WHEN: Early Drakonis
WHERE: Kirkwall
NOTES: Doing their JOBS.
WHAT: Two pirates scouring Kirkwall's bookshops in the service of important diplomacy work.
WHEN: Early Drakonis
WHERE: Kirkwall
NOTES: Doing their JOBS.
It is their fourth stop. They've wound their way through the more prominent Hightown booksellers, having worked their way from out of the company of skittish shopkeepers anxiously overseeing the systematic scrutiny of their shelves by two alleged pirates and into the clutches of what can only be described as Kirkwall's most peevish old bat:
"I don't care who you think you are; you can't be here this long without purchasing something," she'd wheezed at them in the cavernous old place, one hand trembling at the head of her cane and the other arm wrapped around a ginger cat with large blinking eyes.
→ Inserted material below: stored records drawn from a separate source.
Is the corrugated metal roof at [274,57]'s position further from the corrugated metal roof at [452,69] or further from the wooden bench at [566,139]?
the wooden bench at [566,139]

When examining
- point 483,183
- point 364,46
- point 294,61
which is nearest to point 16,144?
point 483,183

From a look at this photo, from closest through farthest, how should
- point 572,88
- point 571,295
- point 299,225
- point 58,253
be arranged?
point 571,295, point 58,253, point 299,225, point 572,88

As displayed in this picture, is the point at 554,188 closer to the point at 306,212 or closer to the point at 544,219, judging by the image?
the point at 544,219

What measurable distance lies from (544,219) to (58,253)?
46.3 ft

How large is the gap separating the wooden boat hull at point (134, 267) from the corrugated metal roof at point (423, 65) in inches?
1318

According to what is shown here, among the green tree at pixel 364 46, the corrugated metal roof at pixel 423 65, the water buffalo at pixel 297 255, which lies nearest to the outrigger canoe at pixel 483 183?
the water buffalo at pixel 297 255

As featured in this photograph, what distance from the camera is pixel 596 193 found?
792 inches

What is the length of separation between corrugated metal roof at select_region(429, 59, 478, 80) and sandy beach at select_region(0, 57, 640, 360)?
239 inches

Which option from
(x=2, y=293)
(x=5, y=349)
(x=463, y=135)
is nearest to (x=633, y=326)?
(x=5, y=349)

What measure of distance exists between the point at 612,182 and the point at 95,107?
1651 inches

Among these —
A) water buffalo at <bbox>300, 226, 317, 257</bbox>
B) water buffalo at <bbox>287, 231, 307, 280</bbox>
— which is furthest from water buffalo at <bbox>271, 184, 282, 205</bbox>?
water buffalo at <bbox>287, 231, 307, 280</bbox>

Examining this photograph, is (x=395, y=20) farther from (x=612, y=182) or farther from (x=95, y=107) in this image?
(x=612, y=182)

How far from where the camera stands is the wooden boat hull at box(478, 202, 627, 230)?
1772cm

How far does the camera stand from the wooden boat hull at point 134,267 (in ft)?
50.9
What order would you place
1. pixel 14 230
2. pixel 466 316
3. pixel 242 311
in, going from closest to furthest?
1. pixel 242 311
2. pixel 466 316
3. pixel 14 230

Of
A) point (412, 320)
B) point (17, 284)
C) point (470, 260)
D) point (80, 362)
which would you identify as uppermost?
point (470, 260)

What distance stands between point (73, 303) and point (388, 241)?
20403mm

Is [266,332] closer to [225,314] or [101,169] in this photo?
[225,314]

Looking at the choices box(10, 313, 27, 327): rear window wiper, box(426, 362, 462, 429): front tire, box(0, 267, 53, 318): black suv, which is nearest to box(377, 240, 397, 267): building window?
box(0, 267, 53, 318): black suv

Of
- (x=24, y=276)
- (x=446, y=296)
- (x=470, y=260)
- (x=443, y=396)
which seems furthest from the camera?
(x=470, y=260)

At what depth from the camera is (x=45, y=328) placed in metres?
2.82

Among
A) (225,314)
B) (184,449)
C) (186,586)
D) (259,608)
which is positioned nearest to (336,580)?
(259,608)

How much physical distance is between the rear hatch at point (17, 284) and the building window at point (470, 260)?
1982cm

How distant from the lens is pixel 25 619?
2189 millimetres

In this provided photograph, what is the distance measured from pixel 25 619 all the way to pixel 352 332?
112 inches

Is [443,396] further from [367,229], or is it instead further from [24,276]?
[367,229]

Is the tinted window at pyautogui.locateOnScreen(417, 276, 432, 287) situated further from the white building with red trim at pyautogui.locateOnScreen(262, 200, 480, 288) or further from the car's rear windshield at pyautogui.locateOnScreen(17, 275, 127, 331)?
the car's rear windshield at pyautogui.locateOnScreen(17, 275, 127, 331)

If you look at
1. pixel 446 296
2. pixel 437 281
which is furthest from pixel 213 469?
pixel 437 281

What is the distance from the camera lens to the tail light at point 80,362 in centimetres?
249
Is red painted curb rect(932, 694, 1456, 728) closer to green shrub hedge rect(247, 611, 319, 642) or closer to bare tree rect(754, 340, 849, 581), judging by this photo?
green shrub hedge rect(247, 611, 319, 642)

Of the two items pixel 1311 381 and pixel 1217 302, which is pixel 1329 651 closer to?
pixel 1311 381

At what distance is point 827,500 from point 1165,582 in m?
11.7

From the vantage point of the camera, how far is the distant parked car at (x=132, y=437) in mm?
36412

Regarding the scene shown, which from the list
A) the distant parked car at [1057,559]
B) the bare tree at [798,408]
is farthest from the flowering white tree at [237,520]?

Which is why they now own a collection of romance novels with increasingly unlikely love interests, including but not limited to a Chantry sister and a shapeshifting witch, between them. It's also why they're being left alone now to pick through the labyrinthine shop's back room, wading through unorganized stacks of used titles, and--
Choking on dust, mostly.
"Have you considered simply copying the book instead?" This said into his sleeve while scrubbing a thick layer of grime from one of the room's upper shelves.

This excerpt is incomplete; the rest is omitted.